In 1948 linguists Daniel Jones and Harold Orton proposed their New Spelling system. With the aim of making English spelling more phonetic, the resulting changes rendered the appearance of written English uncomfortably foreign. For example:

   “Dhe langgwej wood be impruuvd bie dhe adopshon of nue speling for wurds” 

This was an attempt to use a consistent phonetic application. Thus ‘dh’ for voiced ‘th’, ‘sh’ instead of ‘ti’, ‘ie’ to indicate the long i sound. But why is ‘uu’ used for long ‘u’ in impruuvd but rendered ‘ue’ in new? And no attempt was made to keep ‘o’ consistent. It appears as short ‘o’ and short ‘u’ in adopshon and long ‘o’ in for. Then the usage of ‘e’: long in be but short in langgwej and speling. But aside from the spelling implications, the result did nothing for shrinking the size of written communication.

More spelling systems

Spanglish uses letter doubling to change stress and vowel usage. It is summarized at http://www.unifon.org/alfa-saxon.html

Founded in 1978, the Better Education thru Simplified Spelling orgnization favors simply the use of tho, thru, and possibly hav as an initial effort to buck established convention. The second wave against orthographic inertia would focus on legitimatizing the popular lite and nite. 

Australians proposed introducing a series of limited changes beginning in 1984. Their initial nominees were: hed, fotograf, caut, cof, and (once again) giv. These illustrated two basic principles: use of consistent symbols of phonemes, and elimination of silent letters. Except for caut (why not cot?) and fotograf (everyone already uses foto), the improvement in word length was nearly optimal.

This effort was followed by a more comprehensive scheme known as Cut Spelling appearing in 1992. It continues to be supported by the SSS (www.les.aston.ac.uk/sss) .

Cut Spelng:Esy readng for continuity

One first notices that one can imediatly read CS quite esily without even noing th rules of th systm. Since most words ar unchanjed and few letrs substituted, one has th impression of norml ritn english with a lot of od slips, rathr than of a totaly new riting systm. The esential cor of words, the leters that identify them, is rarely afectd, so that ther is a hy levl of compatibility between th old and new spelngs. This is esential for the gradul introduction of any spelng reform, as ther must be no risk of a brekdown of ritn comunication between th jenrations educated in th old and th new systms. CS represents not a radicl upheval, but rather a streamlining, a trimng away of many of those featurs of traditionl english spelng wich dislocate th smooth opration of th alfabetic principl of regulr sound-symbl corespondnce.

Several concepts are exciting: remove all double consonants (like letrs, esential, spelng). Well, almost all. Notice impression. 

Cut Spelng does delete most unecessary vowels (as in th, norml, esily, systm, ritn, rathr, levl, cor), and apply consonants fairly consistently (jenrations, unchanjed, alfabetic). But this, too, is a disappointment. The applications are still applied inconsistently. In one occurance ‘letters’ appears as letrs, and in another as leters. Probably an oversight, but ‘the’ is rendered the in two places instead of the preperred th. And why isn’t ‘-ing’ (as in streamlining) always treated as efficiently as it is in trimng and spelng? We are treated to a very nice compact afectd, but are still left with unchanjed, substituted, educated, rather.

══════════════════════════════

* **WHAT THIS EXERCISE ASKS**
a. According to the excerpt on spelling reform, in what year did Cut Spelling appear?
b. Give the stretch of the spelling reform excerpt from "More spelling systems" through "was nearly optimal." again, swapping "limited" for "modest".
c. Carry on the excerpt on spelling reform from its last sentence.

* **INFORMATION SHOWN**
══════════════════════════════

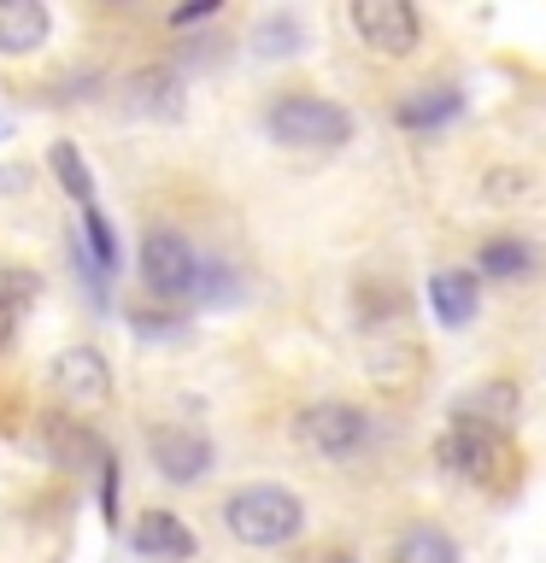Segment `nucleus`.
I'll list each match as a JSON object with an SVG mask.
<instances>
[{
    "label": "nucleus",
    "instance_id": "2",
    "mask_svg": "<svg viewBox=\"0 0 546 563\" xmlns=\"http://www.w3.org/2000/svg\"><path fill=\"white\" fill-rule=\"evenodd\" d=\"M264 130H271L276 147L294 153H335L352 141V112L335 106L324 95H276L271 112H264Z\"/></svg>",
    "mask_w": 546,
    "mask_h": 563
},
{
    "label": "nucleus",
    "instance_id": "12",
    "mask_svg": "<svg viewBox=\"0 0 546 563\" xmlns=\"http://www.w3.org/2000/svg\"><path fill=\"white\" fill-rule=\"evenodd\" d=\"M458 112H465V95H458L452 82H429V88H412V95H400V106H394V123L400 130H412V135H423V130H440V123H452Z\"/></svg>",
    "mask_w": 546,
    "mask_h": 563
},
{
    "label": "nucleus",
    "instance_id": "4",
    "mask_svg": "<svg viewBox=\"0 0 546 563\" xmlns=\"http://www.w3.org/2000/svg\"><path fill=\"white\" fill-rule=\"evenodd\" d=\"M294 434L306 440L317 457H359L370 446V417L352 399H317L294 417Z\"/></svg>",
    "mask_w": 546,
    "mask_h": 563
},
{
    "label": "nucleus",
    "instance_id": "15",
    "mask_svg": "<svg viewBox=\"0 0 546 563\" xmlns=\"http://www.w3.org/2000/svg\"><path fill=\"white\" fill-rule=\"evenodd\" d=\"M387 563H465V552H458V540L447 534V528H435V522H412V528H405V534L394 540Z\"/></svg>",
    "mask_w": 546,
    "mask_h": 563
},
{
    "label": "nucleus",
    "instance_id": "18",
    "mask_svg": "<svg viewBox=\"0 0 546 563\" xmlns=\"http://www.w3.org/2000/svg\"><path fill=\"white\" fill-rule=\"evenodd\" d=\"M130 106L135 112H153V118H176L183 112V88H176L171 70H141L130 82Z\"/></svg>",
    "mask_w": 546,
    "mask_h": 563
},
{
    "label": "nucleus",
    "instance_id": "19",
    "mask_svg": "<svg viewBox=\"0 0 546 563\" xmlns=\"http://www.w3.org/2000/svg\"><path fill=\"white\" fill-rule=\"evenodd\" d=\"M47 170L59 176V188H65L77 206H95V176H88L83 153L70 147V141H53V153H47Z\"/></svg>",
    "mask_w": 546,
    "mask_h": 563
},
{
    "label": "nucleus",
    "instance_id": "16",
    "mask_svg": "<svg viewBox=\"0 0 546 563\" xmlns=\"http://www.w3.org/2000/svg\"><path fill=\"white\" fill-rule=\"evenodd\" d=\"M528 264H535V253H528L517 235H493V241H482V253H476V276L482 282H517Z\"/></svg>",
    "mask_w": 546,
    "mask_h": 563
},
{
    "label": "nucleus",
    "instance_id": "25",
    "mask_svg": "<svg viewBox=\"0 0 546 563\" xmlns=\"http://www.w3.org/2000/svg\"><path fill=\"white\" fill-rule=\"evenodd\" d=\"M329 563H359V558H352V552H335V558H329Z\"/></svg>",
    "mask_w": 546,
    "mask_h": 563
},
{
    "label": "nucleus",
    "instance_id": "10",
    "mask_svg": "<svg viewBox=\"0 0 546 563\" xmlns=\"http://www.w3.org/2000/svg\"><path fill=\"white\" fill-rule=\"evenodd\" d=\"M517 382H505V376H493L482 387H470V394H458L452 405V422H476V429H493V434H511L517 429Z\"/></svg>",
    "mask_w": 546,
    "mask_h": 563
},
{
    "label": "nucleus",
    "instance_id": "14",
    "mask_svg": "<svg viewBox=\"0 0 546 563\" xmlns=\"http://www.w3.org/2000/svg\"><path fill=\"white\" fill-rule=\"evenodd\" d=\"M42 422H47V452L59 457L65 470H106V457H112V452H106L83 422H65V417H42Z\"/></svg>",
    "mask_w": 546,
    "mask_h": 563
},
{
    "label": "nucleus",
    "instance_id": "20",
    "mask_svg": "<svg viewBox=\"0 0 546 563\" xmlns=\"http://www.w3.org/2000/svg\"><path fill=\"white\" fill-rule=\"evenodd\" d=\"M299 42H306V30H299L294 12H271L253 30V47L264 53V59H288V53H299Z\"/></svg>",
    "mask_w": 546,
    "mask_h": 563
},
{
    "label": "nucleus",
    "instance_id": "9",
    "mask_svg": "<svg viewBox=\"0 0 546 563\" xmlns=\"http://www.w3.org/2000/svg\"><path fill=\"white\" fill-rule=\"evenodd\" d=\"M130 545L141 558H153V563H188L194 552H200L194 528L176 517V510H141L135 528H130Z\"/></svg>",
    "mask_w": 546,
    "mask_h": 563
},
{
    "label": "nucleus",
    "instance_id": "3",
    "mask_svg": "<svg viewBox=\"0 0 546 563\" xmlns=\"http://www.w3.org/2000/svg\"><path fill=\"white\" fill-rule=\"evenodd\" d=\"M141 282H148L153 299H188V294H200L206 264L188 246V235H176V229H148V235H141Z\"/></svg>",
    "mask_w": 546,
    "mask_h": 563
},
{
    "label": "nucleus",
    "instance_id": "23",
    "mask_svg": "<svg viewBox=\"0 0 546 563\" xmlns=\"http://www.w3.org/2000/svg\"><path fill=\"white\" fill-rule=\"evenodd\" d=\"M100 510H106V522L118 517V457H106V470H100Z\"/></svg>",
    "mask_w": 546,
    "mask_h": 563
},
{
    "label": "nucleus",
    "instance_id": "7",
    "mask_svg": "<svg viewBox=\"0 0 546 563\" xmlns=\"http://www.w3.org/2000/svg\"><path fill=\"white\" fill-rule=\"evenodd\" d=\"M47 382H53V394H59L70 411H100V405L112 399V364H106L95 346H65V352H53Z\"/></svg>",
    "mask_w": 546,
    "mask_h": 563
},
{
    "label": "nucleus",
    "instance_id": "21",
    "mask_svg": "<svg viewBox=\"0 0 546 563\" xmlns=\"http://www.w3.org/2000/svg\"><path fill=\"white\" fill-rule=\"evenodd\" d=\"M83 246L95 253V264H100L106 276L118 271V235H112V223H106L100 206H83Z\"/></svg>",
    "mask_w": 546,
    "mask_h": 563
},
{
    "label": "nucleus",
    "instance_id": "17",
    "mask_svg": "<svg viewBox=\"0 0 546 563\" xmlns=\"http://www.w3.org/2000/svg\"><path fill=\"white\" fill-rule=\"evenodd\" d=\"M35 294H42V282H35L30 271H0V346L18 334V323H24V311L35 306Z\"/></svg>",
    "mask_w": 546,
    "mask_h": 563
},
{
    "label": "nucleus",
    "instance_id": "6",
    "mask_svg": "<svg viewBox=\"0 0 546 563\" xmlns=\"http://www.w3.org/2000/svg\"><path fill=\"white\" fill-rule=\"evenodd\" d=\"M347 18L359 30V42L370 53H382V59H412L423 42V18L412 0H352Z\"/></svg>",
    "mask_w": 546,
    "mask_h": 563
},
{
    "label": "nucleus",
    "instance_id": "22",
    "mask_svg": "<svg viewBox=\"0 0 546 563\" xmlns=\"http://www.w3.org/2000/svg\"><path fill=\"white\" fill-rule=\"evenodd\" d=\"M523 188H528L523 170H488V200H517Z\"/></svg>",
    "mask_w": 546,
    "mask_h": 563
},
{
    "label": "nucleus",
    "instance_id": "13",
    "mask_svg": "<svg viewBox=\"0 0 546 563\" xmlns=\"http://www.w3.org/2000/svg\"><path fill=\"white\" fill-rule=\"evenodd\" d=\"M47 42V7L42 0H0V53H35Z\"/></svg>",
    "mask_w": 546,
    "mask_h": 563
},
{
    "label": "nucleus",
    "instance_id": "5",
    "mask_svg": "<svg viewBox=\"0 0 546 563\" xmlns=\"http://www.w3.org/2000/svg\"><path fill=\"white\" fill-rule=\"evenodd\" d=\"M435 464L452 475V482H470V487H482L493 482V470L511 464V446H505V434H493V429H476V422H447L435 440Z\"/></svg>",
    "mask_w": 546,
    "mask_h": 563
},
{
    "label": "nucleus",
    "instance_id": "1",
    "mask_svg": "<svg viewBox=\"0 0 546 563\" xmlns=\"http://www.w3.org/2000/svg\"><path fill=\"white\" fill-rule=\"evenodd\" d=\"M223 528L241 545H253V552H276V545L299 540L306 505H299L288 487H276V482H253V487H236L223 499Z\"/></svg>",
    "mask_w": 546,
    "mask_h": 563
},
{
    "label": "nucleus",
    "instance_id": "8",
    "mask_svg": "<svg viewBox=\"0 0 546 563\" xmlns=\"http://www.w3.org/2000/svg\"><path fill=\"white\" fill-rule=\"evenodd\" d=\"M148 452H153V470L176 487L200 482V475L211 470V440L200 429H176V422H165V429L148 434Z\"/></svg>",
    "mask_w": 546,
    "mask_h": 563
},
{
    "label": "nucleus",
    "instance_id": "24",
    "mask_svg": "<svg viewBox=\"0 0 546 563\" xmlns=\"http://www.w3.org/2000/svg\"><path fill=\"white\" fill-rule=\"evenodd\" d=\"M218 12V0H200V7H183V12H171V24L183 30V24H200V18H211Z\"/></svg>",
    "mask_w": 546,
    "mask_h": 563
},
{
    "label": "nucleus",
    "instance_id": "11",
    "mask_svg": "<svg viewBox=\"0 0 546 563\" xmlns=\"http://www.w3.org/2000/svg\"><path fill=\"white\" fill-rule=\"evenodd\" d=\"M482 306V276L476 271H435L429 276V311L440 329H465Z\"/></svg>",
    "mask_w": 546,
    "mask_h": 563
}]
</instances>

══════════════════════════════

* **RESPONSES IN ORDER**
a. 1992

b.
More spelling systems

Spanglish uses letter doubling to change stress and vowel usage. It is summarized at http://www.unifon.org/alfa-saxon.html

Founded in 1978, the Better Education thru Simplified Spelling orgnization favors simply the use of tho, thru, and possibly hav as an initial effort to buck established convention. The second wave against orthographic inertia would focus on legitimatizing the popular lite and nite. 

Australians proposed introducing a series of modest changes beginning in 1984. Their initial nominees were: hed, fotograf, caut, cof, and (once again) giv. These illustrated two basic principles: use of consistent symbols of phonemes, and elimination of silent letters. Except for caut (why not cot?) and fotograf (everyone already uses foto), the improvement in word length was nearly optimal.

c.
We still have to deal with the uncertainty of how to spell with the letter ‘e’.

sometimes it is short (impression, them, identify, afectd, levl, spelng),
sometimes long (esily, imediatly, few, new, be, upheval),
sometimes used with ‘a’ (stream, read, featurs),
sometimes doubled (between),
sometimes silent (one, quite, rules, since, those).

CS advocates promote its space saving ‘advantajs’ in that it is “som 10% shortr than traditionl spelng. This has sevrl importnt advantajs. To begin with, it saves time and trubl for evryone involvd in producing ritn text, from scoolchildren to publishrs, from novlists to advrtisers, from secretris to grafic desynrs.

Why is this CS example so timid in achieving even more impressive space reduction by applying its rules more consistently? If we can benefit by the concise versions of sevrl and importnt why not producng, scoolchildrn, and advrtisrs? And if we can use ‘y’ to replace ‘ig’ in desynrs why not capitalize on similar savings for words like tym ?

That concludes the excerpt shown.